Quant à la durée des sentiments d'une femme, bien qu'il n'existe pas de données précises, ils ne s'estompent certainement pas si facilement. Mais la raison principale est que Zhao Ran elle-même regrettait Li Yang. En partie à cause des drogues, et en partie à cause des événements de la nuit, la vue soudaine de Li Yang a déclenché chez elle une impulsion inhabituellement forte. Elle ne s'en est même pas rendu compte, pensant que c'était encore l'effet des drogues !

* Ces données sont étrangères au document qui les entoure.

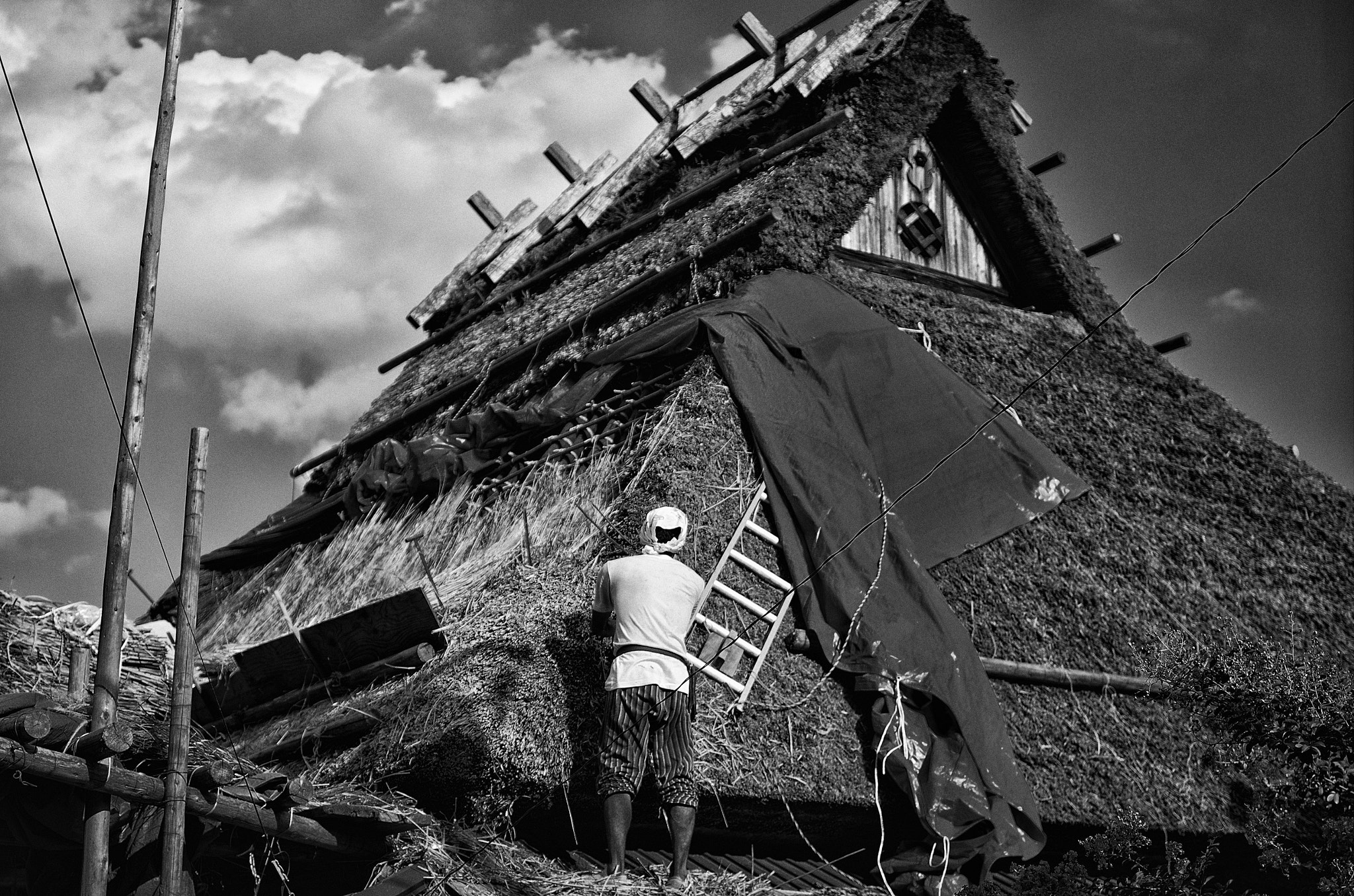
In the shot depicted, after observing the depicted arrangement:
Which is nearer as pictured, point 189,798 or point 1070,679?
point 189,798

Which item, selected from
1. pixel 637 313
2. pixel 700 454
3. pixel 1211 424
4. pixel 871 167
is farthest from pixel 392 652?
pixel 1211 424

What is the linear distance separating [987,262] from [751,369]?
15.5 ft

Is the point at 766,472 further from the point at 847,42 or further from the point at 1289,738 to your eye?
the point at 847,42

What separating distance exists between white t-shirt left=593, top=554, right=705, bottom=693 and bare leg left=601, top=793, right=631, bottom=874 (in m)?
0.48

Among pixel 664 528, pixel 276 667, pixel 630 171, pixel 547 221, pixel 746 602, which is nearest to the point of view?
pixel 664 528

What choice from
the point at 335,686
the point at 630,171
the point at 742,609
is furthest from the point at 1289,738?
the point at 630,171

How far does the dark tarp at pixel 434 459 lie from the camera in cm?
827

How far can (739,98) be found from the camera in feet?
37.2

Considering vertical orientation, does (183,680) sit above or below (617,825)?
above

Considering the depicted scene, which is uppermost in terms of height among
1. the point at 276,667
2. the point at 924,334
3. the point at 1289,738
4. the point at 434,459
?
the point at 924,334

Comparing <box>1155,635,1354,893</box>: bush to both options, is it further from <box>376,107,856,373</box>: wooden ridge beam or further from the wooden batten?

En réalité, une fois excitée, une femme peut se montrer très féroce et impitoyable.

«

Alors, tu es toute mouillée maintenant

?

» Li Yang plissa les yeux en détachant sa ceinture, son regard se posant sur le joli visage de Zhao Ran. Si près, son visage juvénile et radieux était captivant.

« Mmm ! » répondit doucement Zhao Ran, n'osant pas lever les yeux vers Li Yang.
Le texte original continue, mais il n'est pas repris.